Outlook. We see short-term headwinds from the Covid-19 crisis: (i) slowdown in loan demand is likely to drag the sales of credit related products, (ii) potential family takaful customers on regular plans may drop out, and (iii) low interest rate environment may lead to higher takaful contract liabilities. Moreover, the Public Sector Home Financing Board (LPPSA) business is challenging. That said, the structural long -term growth prospects of STMB remain bright, in our opinion, looking at the: (i) underpenetrated insurance space, (ii) favourable demographics, and (iii) huge domestic protection gap. Also, via a wide network of bancatakaful partners, STMB rides on the robust Islamic banking growth in the medium-term (c.3ppt faster than its conventional counterparts).

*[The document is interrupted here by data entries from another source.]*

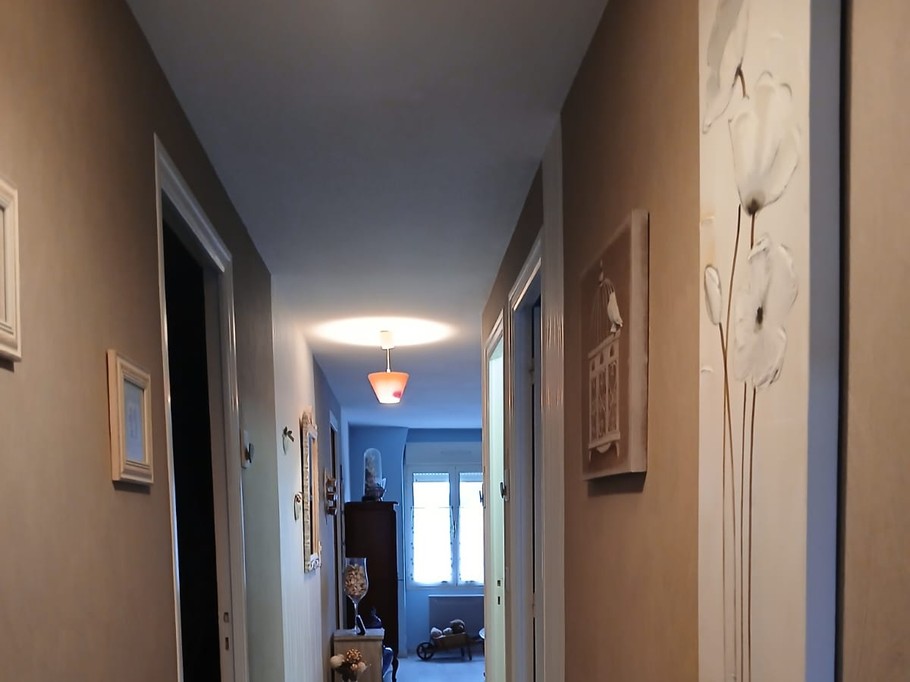 Corridor leading from the relaxation area to the bedrooms and bathrooms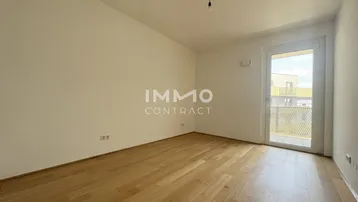 Helles Schlafzimmer mit Holzboden und Zugang zu einem kleinen Balkon oder einer französischen Balkontür.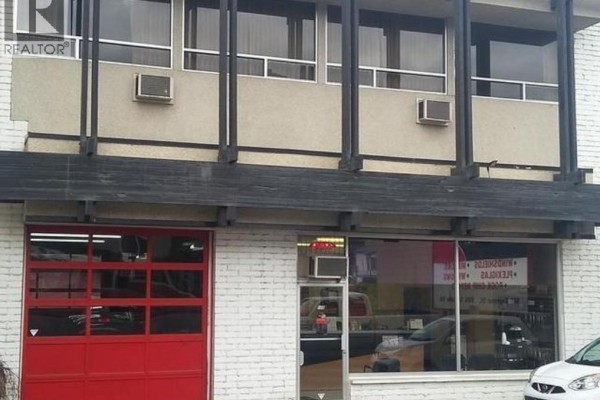 Close-up of commercial building facade showing red garage door, glass storefront, and upper windows. - 568 Seymour Street 260 6th Avenue Street, Kamloops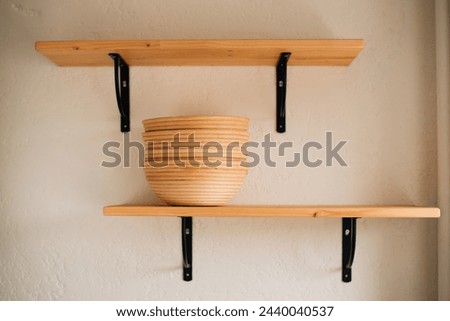 proofing baskets for bread on a shelf. High quality photo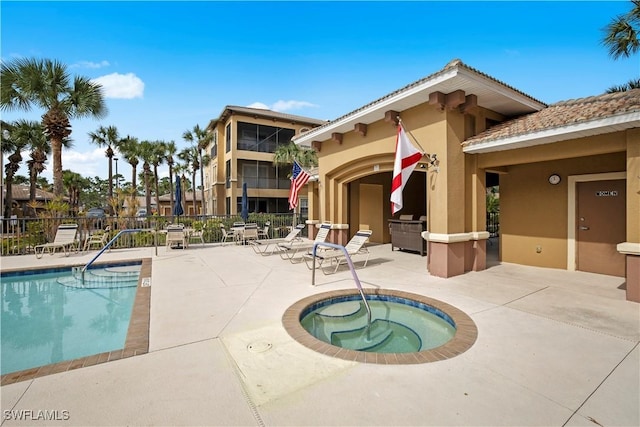 3724 Agualinda Blvd Unit 201, Cape Coral, FL 33914 - community pool featuring a hot tub and a patio area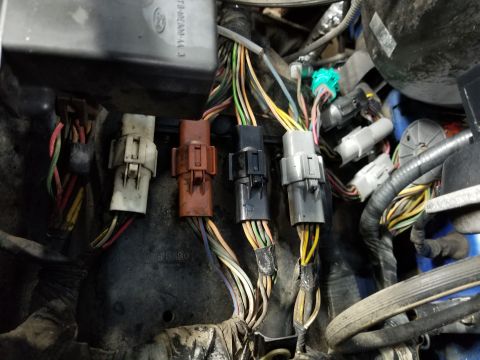 1989 Ford Bronco - The engine wiring is in surprisingly-good condition, but it's still using the old Ford-style relays (under the black cover, top Left). The…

Forecast. Unchanged as 2Q20 results were within estimates.
Retain BUY with a higher GGM-TP of RM5.30 (from RM5.00), as we roll valuations to FY21. The TP is based on 2.74x P/B (from 2.96x) with assumptions of 24.3% ROE (from 26.0%), 10.8% COE, and 3.0% LTG. This is beneath its 5-year mean of 3.50x but above the sector’s 1.69x. The discount is fair as its ROE output is 2ppt below the 5-year average while the premium to peers is warranted given (i) it is one of the leaders in the Islamic insurance industry, (ii) being the only pure listed takaful operator on Bursa Malaysia, and (iii) generates strong ROE (10ppt higher vs industry average). Overall, we stay positive on STMB as valuations is undemanding vs historical levels (trading at -1SD P/B), implying most of the negatives dragging its short-term growth have been priced-in.